ZEB普及を後押しする「ZEBナレッジ」が誕生

2026年6月3日、ZEB株式会社は、ネット・ゼロ・エネルギー・ビル(ZEB)に関する情報を集め、誰もが見やすくした無料サイト「ZEBナレッジ」を公開しました。このサイトは、全国にある4,711件のZEB認証物件(合計6,170万平方メートルの広さ)のデータを中心に、ZEBの基本的な解説や、設計の参考になるデータ分析、経済性試算ツールなど、6つの役立つコンテンツを提供しています。

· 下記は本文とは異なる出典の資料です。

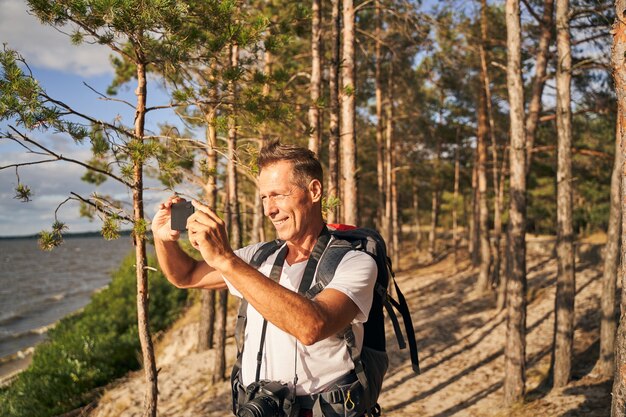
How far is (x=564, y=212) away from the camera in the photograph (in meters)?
9.40

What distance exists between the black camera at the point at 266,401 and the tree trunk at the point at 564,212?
8.37 metres

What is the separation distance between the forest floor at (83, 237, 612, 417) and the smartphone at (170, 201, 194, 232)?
303 inches

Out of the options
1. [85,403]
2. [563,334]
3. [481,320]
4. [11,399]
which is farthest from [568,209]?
[11,399]

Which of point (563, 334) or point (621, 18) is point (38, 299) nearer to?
point (563, 334)

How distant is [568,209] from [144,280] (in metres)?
7.56

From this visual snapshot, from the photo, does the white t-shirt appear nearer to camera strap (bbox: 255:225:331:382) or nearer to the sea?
camera strap (bbox: 255:225:331:382)

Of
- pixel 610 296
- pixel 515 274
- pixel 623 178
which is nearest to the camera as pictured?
pixel 623 178

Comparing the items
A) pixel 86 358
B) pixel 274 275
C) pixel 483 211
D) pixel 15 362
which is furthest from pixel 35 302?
pixel 274 275

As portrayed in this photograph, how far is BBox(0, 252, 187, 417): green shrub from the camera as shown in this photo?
1162cm

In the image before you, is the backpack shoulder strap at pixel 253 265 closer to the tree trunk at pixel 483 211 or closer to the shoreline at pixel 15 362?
the tree trunk at pixel 483 211

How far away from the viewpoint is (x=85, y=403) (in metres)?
11.9

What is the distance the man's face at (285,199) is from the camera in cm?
224

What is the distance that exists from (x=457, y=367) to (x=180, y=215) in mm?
10487

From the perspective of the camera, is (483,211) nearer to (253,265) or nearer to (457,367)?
(457,367)
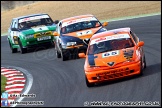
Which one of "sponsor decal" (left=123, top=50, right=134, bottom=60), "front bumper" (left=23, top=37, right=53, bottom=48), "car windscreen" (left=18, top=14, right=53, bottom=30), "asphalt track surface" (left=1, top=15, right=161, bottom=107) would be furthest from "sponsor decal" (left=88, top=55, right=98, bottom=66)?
"car windscreen" (left=18, top=14, right=53, bottom=30)

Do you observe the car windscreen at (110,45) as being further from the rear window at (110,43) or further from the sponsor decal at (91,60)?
the sponsor decal at (91,60)

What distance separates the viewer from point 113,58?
11.7 meters

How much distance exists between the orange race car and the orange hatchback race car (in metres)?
3.79

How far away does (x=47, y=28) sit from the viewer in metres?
20.7

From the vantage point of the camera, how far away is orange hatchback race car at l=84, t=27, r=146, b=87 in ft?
37.4

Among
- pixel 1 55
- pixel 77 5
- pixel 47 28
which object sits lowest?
pixel 77 5

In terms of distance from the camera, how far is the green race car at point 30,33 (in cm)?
2056

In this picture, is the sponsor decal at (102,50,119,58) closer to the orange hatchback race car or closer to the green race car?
the orange hatchback race car

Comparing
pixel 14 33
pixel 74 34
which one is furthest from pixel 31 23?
pixel 74 34

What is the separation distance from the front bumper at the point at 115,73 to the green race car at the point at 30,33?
9230mm

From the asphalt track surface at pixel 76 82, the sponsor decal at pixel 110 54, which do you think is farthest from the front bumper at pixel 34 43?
the sponsor decal at pixel 110 54

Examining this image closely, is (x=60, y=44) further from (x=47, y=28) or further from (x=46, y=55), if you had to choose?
(x=47, y=28)

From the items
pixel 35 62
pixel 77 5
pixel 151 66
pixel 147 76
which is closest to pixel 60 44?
pixel 35 62

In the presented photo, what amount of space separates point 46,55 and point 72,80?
20.9ft
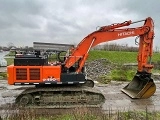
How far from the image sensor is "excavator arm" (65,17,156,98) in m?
12.7

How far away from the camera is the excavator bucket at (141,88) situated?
508 inches

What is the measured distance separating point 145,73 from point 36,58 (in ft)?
17.1

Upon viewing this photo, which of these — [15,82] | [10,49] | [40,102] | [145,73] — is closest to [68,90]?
[40,102]

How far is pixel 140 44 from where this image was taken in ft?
44.9

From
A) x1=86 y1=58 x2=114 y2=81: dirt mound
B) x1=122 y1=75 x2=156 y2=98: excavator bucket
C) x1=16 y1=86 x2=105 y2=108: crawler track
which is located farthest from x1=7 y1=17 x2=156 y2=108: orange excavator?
x1=86 y1=58 x2=114 y2=81: dirt mound

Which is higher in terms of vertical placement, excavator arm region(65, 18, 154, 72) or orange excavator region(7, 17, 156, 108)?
excavator arm region(65, 18, 154, 72)

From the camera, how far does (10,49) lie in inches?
483

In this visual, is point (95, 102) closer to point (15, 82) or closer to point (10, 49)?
point (15, 82)

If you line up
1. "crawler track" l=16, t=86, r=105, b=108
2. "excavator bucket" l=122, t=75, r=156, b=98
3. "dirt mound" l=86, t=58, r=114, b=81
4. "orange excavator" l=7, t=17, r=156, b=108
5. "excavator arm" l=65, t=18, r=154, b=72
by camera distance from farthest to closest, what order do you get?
"dirt mound" l=86, t=58, r=114, b=81, "excavator bucket" l=122, t=75, r=156, b=98, "excavator arm" l=65, t=18, r=154, b=72, "crawler track" l=16, t=86, r=105, b=108, "orange excavator" l=7, t=17, r=156, b=108

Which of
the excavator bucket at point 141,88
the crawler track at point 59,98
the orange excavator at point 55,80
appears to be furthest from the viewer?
the excavator bucket at point 141,88

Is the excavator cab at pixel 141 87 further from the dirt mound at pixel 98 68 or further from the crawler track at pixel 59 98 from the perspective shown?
the dirt mound at pixel 98 68

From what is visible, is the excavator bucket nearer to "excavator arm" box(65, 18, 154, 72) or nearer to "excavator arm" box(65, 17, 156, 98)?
"excavator arm" box(65, 17, 156, 98)

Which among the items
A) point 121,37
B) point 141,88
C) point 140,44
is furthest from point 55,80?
point 140,44

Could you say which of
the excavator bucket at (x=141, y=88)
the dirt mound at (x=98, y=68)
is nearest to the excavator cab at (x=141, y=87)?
the excavator bucket at (x=141, y=88)
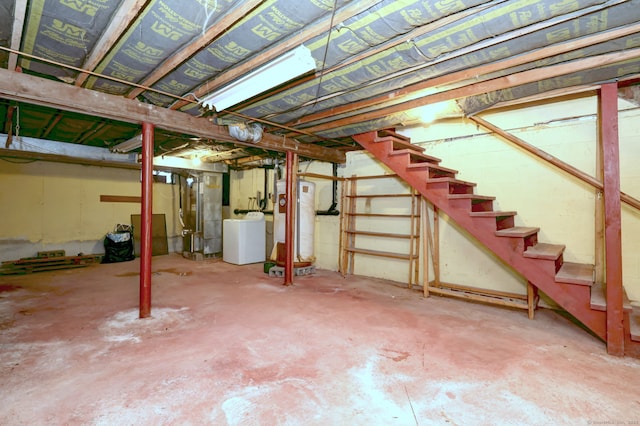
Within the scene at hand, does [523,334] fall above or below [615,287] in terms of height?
below

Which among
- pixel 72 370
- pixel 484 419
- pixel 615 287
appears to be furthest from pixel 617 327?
pixel 72 370

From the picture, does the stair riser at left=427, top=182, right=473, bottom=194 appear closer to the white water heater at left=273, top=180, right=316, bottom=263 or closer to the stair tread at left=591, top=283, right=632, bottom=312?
the stair tread at left=591, top=283, right=632, bottom=312

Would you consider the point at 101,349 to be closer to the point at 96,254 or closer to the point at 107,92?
the point at 107,92

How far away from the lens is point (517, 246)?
283cm

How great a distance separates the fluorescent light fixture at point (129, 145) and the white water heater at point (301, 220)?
223 cm

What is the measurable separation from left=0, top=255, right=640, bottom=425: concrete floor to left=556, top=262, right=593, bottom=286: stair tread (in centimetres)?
55

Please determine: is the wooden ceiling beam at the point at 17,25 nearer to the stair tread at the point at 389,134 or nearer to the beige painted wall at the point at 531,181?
the stair tread at the point at 389,134

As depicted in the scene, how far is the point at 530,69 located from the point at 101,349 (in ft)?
14.0

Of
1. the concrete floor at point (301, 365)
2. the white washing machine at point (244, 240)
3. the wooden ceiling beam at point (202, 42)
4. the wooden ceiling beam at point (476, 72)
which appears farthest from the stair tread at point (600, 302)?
the white washing machine at point (244, 240)

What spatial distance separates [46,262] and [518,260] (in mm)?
7582

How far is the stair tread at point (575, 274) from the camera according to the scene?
2.49m

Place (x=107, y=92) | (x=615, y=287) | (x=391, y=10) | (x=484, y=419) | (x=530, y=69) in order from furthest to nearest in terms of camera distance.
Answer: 1. (x=107, y=92)
2. (x=530, y=69)
3. (x=615, y=287)
4. (x=391, y=10)
5. (x=484, y=419)

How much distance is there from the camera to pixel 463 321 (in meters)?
3.09

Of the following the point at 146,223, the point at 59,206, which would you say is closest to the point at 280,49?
the point at 146,223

掲載されているグラフや数字は、出典をはっきり示すことで自由に使うことができ、経済性試算ツール以外は、登録せずに無料で利用できます。この取り組みは、「ZEBに関する情報を客観的なデータで共有することで、業界全体のレベルアップにつながる」という考えに基づいています。自治体や官公庁、設計事務所、ゼネコン、研究機関、学生など、ZEBの推進に携わる多くの人々が、設計や計画を立てる際の参考にできるでしょう。

ZEB普及の現状をデータで確認

2050年までに温室効果ガスの排出を実質ゼロにする「カーボンニュートラル」の達成に向けて、オフィスビルなどの業務用建築物の省エネルギー化と脱炭素化はとても重要な課題です。しかし、ZEBに関する公的なデータはさまざまな機関に散らばっており、ZEBがどれくらい普及しているか、どんな技術が使われているか、実際にどれくらいの効果が出ているかなどをまとめて知ることは簡単ではありませんでした。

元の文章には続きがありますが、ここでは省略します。